My thematic statement for my book Divergent is to never give up no matter how hard things might get. A quote from my book to support this is "He shoves me and I begin to fall again, scraping my hands on the ground, blinking, sluggish and slow and hot. I cough and drag myself to my feet. I really should be lying down if the room is spinning this fast. And Peter spins around me; I am the center of a spinning planet, the only thing staying still. Something hits me from the side and I almost fall over again. On my feet on my feet" (Roth 110-111). This proves my thematic statement because you can clearly tell by reading the quote she has no chance at beating Peter in that fight but yet she keeps telling herself to get up, she keeps on pushing herself she never gives up even though beating him is a very hard thing to try and accomplish. Another quote to support my thematic statement is "You stay in the hallucination untill you can calm down, his voice continues and I cough, and my face is wet with tears, and another crow has wriggled under my arms, and I feel the edge of its sharp beak against my mouth. Its beak wedges past my lips and scrapes me teeth. The crow pushes its head into my my mouth and I bite hard, tasting something foul. I spit and clench my teeth to form a barrier, but now a fourth crow is pushing at my feet, and a fifth crow is pecking at my ribs. Calm down. I can't , I can't. My head throbs. Breathe. I keep my mouth closed and suck air into my nose. It has been hours since I was alone in the field; it has been days. I push air out of my nose. My heart pounds hard in my chest. I have to slow it down. I breathe again, my face wet with tears. I sob again, and force myself forward, stretching out on the grass, which prickles against my skin. I extend my arms and breathe. Crows push and prod at my sides, worming their way beneath me, and I let them. I let the flapping wings and the squaking and the pecking and the prodding continue, relaxing one muscle at a time, resigning myself to becoming a pecked carcass. The pain overwhelms me. I open my eyes, and I am sitting in the metal chair" (Roth 234-235). This proves my thematic statement because overcoming her fear of the crows pecking her to death in order to get out of the hallucination was very hard and challenging but she never gave up, and by not giving up she escaped the hallucination.

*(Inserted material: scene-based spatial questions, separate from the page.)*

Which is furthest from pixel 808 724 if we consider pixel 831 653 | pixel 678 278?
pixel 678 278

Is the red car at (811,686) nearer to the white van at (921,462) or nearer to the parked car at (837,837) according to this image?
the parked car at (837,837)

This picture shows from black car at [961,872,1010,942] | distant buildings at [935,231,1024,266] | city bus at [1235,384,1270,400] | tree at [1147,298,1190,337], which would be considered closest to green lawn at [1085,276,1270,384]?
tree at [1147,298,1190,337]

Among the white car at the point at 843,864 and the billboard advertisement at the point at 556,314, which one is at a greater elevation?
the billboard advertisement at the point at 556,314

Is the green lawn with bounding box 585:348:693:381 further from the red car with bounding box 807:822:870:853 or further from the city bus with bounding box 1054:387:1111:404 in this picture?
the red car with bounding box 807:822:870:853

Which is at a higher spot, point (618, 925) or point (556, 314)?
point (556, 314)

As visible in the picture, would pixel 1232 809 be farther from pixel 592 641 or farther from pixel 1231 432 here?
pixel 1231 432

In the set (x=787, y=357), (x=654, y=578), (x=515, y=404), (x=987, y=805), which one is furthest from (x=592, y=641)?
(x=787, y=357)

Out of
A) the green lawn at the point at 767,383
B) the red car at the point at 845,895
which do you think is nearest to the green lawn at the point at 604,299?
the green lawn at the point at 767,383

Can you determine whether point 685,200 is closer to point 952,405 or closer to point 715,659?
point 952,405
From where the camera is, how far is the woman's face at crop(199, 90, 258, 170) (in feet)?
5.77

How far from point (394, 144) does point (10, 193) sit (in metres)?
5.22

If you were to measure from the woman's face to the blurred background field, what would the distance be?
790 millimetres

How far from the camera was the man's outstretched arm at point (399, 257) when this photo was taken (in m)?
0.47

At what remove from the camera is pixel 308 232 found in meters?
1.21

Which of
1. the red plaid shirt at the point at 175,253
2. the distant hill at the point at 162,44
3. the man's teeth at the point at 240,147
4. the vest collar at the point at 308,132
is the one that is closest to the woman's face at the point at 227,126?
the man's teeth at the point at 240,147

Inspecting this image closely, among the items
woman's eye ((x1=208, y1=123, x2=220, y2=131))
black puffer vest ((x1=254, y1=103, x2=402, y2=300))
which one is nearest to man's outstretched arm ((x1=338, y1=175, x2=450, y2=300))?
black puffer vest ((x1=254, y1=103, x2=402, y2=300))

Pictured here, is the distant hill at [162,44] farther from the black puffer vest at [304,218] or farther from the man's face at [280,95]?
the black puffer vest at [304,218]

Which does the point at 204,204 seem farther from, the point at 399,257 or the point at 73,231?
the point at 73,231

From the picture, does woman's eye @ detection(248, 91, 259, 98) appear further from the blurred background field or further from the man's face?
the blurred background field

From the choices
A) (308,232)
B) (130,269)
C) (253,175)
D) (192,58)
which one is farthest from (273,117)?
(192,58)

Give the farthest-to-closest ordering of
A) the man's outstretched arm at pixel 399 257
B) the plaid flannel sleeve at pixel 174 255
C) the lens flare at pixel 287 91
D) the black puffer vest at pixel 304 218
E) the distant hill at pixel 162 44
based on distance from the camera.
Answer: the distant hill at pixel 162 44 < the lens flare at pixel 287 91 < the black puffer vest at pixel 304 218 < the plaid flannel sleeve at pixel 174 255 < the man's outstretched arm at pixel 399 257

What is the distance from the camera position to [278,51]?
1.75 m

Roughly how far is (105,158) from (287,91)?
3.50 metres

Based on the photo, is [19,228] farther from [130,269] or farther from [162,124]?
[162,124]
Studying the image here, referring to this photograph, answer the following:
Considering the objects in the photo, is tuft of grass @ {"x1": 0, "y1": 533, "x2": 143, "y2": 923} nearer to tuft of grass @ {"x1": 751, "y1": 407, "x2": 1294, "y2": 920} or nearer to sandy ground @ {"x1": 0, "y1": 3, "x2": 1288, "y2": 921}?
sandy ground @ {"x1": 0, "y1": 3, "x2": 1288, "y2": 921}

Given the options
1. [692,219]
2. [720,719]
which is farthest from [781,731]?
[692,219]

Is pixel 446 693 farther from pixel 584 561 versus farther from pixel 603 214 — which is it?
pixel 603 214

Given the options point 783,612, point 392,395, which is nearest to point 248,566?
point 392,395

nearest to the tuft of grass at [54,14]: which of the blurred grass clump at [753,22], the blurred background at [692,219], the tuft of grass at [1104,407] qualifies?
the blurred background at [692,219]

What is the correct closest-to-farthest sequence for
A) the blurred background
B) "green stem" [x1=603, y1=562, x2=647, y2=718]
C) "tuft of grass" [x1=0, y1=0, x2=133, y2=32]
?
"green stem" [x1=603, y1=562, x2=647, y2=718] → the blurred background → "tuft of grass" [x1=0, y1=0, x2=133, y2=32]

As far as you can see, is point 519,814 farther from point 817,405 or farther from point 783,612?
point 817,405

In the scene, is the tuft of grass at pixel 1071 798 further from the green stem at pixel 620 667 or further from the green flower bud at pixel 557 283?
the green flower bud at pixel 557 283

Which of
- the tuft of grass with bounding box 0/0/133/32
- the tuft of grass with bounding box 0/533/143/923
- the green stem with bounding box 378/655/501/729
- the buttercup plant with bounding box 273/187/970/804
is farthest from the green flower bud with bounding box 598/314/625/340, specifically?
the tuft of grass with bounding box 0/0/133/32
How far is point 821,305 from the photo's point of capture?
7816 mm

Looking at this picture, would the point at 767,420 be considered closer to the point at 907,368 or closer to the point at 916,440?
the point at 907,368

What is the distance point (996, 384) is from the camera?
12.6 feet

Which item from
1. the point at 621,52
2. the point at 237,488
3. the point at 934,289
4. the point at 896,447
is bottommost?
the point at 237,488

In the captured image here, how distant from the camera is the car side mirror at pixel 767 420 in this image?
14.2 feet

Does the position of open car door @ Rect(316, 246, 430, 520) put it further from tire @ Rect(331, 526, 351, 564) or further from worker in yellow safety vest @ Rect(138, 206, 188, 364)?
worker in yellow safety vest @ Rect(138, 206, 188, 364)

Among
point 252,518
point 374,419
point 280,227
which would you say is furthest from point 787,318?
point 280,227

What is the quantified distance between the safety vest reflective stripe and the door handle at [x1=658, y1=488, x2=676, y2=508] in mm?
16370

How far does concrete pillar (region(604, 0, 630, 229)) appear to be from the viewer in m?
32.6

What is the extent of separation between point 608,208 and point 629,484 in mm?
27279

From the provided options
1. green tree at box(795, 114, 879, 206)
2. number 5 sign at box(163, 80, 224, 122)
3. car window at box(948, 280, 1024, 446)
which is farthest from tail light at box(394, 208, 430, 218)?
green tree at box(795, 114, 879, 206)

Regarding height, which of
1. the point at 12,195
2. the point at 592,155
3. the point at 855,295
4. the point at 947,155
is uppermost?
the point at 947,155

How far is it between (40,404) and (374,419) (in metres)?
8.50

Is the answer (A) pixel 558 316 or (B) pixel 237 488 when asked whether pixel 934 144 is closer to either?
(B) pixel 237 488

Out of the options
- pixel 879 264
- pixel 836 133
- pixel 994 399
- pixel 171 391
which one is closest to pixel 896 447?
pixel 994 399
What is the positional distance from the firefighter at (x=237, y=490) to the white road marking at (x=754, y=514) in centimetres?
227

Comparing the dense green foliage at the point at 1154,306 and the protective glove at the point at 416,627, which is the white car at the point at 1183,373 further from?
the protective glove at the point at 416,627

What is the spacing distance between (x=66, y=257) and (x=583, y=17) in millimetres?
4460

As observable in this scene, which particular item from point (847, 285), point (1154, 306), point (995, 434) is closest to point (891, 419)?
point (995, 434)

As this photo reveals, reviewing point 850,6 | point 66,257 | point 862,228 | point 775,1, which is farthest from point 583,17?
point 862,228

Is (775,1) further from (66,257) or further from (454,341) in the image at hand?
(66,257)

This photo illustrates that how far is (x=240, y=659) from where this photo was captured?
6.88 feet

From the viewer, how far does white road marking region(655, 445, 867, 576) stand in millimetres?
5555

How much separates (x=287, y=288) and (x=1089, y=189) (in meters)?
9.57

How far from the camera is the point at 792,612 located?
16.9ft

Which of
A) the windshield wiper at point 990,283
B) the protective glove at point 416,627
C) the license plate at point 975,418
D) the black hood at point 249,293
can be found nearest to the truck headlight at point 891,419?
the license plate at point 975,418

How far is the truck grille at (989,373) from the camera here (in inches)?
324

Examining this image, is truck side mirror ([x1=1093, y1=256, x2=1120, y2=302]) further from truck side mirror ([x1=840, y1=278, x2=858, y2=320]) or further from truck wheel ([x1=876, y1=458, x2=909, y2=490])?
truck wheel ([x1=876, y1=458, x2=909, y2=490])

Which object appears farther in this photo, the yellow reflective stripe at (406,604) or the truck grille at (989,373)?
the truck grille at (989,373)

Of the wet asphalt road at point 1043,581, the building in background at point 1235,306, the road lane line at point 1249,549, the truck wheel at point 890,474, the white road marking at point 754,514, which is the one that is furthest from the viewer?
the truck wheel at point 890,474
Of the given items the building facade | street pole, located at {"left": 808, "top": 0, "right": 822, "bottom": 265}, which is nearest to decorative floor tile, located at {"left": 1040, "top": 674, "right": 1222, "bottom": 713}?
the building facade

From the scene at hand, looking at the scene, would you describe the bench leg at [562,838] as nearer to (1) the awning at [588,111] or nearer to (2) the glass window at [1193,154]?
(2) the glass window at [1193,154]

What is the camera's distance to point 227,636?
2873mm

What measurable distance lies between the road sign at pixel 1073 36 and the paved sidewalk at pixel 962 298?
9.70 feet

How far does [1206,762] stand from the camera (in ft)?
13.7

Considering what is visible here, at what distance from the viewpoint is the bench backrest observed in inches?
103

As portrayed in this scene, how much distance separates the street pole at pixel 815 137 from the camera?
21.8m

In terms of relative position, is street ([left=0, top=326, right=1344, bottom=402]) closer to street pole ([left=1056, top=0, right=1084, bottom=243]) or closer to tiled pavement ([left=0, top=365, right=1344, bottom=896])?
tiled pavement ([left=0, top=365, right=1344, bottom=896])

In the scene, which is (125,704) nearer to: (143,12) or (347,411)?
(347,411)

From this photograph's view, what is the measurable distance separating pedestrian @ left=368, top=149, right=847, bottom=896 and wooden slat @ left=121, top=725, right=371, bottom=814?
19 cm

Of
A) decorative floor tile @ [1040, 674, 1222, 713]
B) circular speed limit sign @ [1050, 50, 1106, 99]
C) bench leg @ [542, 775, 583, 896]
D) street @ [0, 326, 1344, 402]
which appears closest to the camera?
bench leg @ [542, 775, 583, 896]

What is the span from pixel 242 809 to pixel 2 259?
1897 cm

My book so far is just about Beatrice going through her new life and trying to fit in. She is trying to go 'under the radar' to avoid trouble with other faction members. Beatrice is also adjusting to new changes in her life. She is finding strength and courage she never knew she had which is a good and bad thing. So far Beatrice is doing semi-well but it is always changing. The book is going really great and I love it!
I really like your thematic statement because not only does it apply to this book but applies to many aspects of life.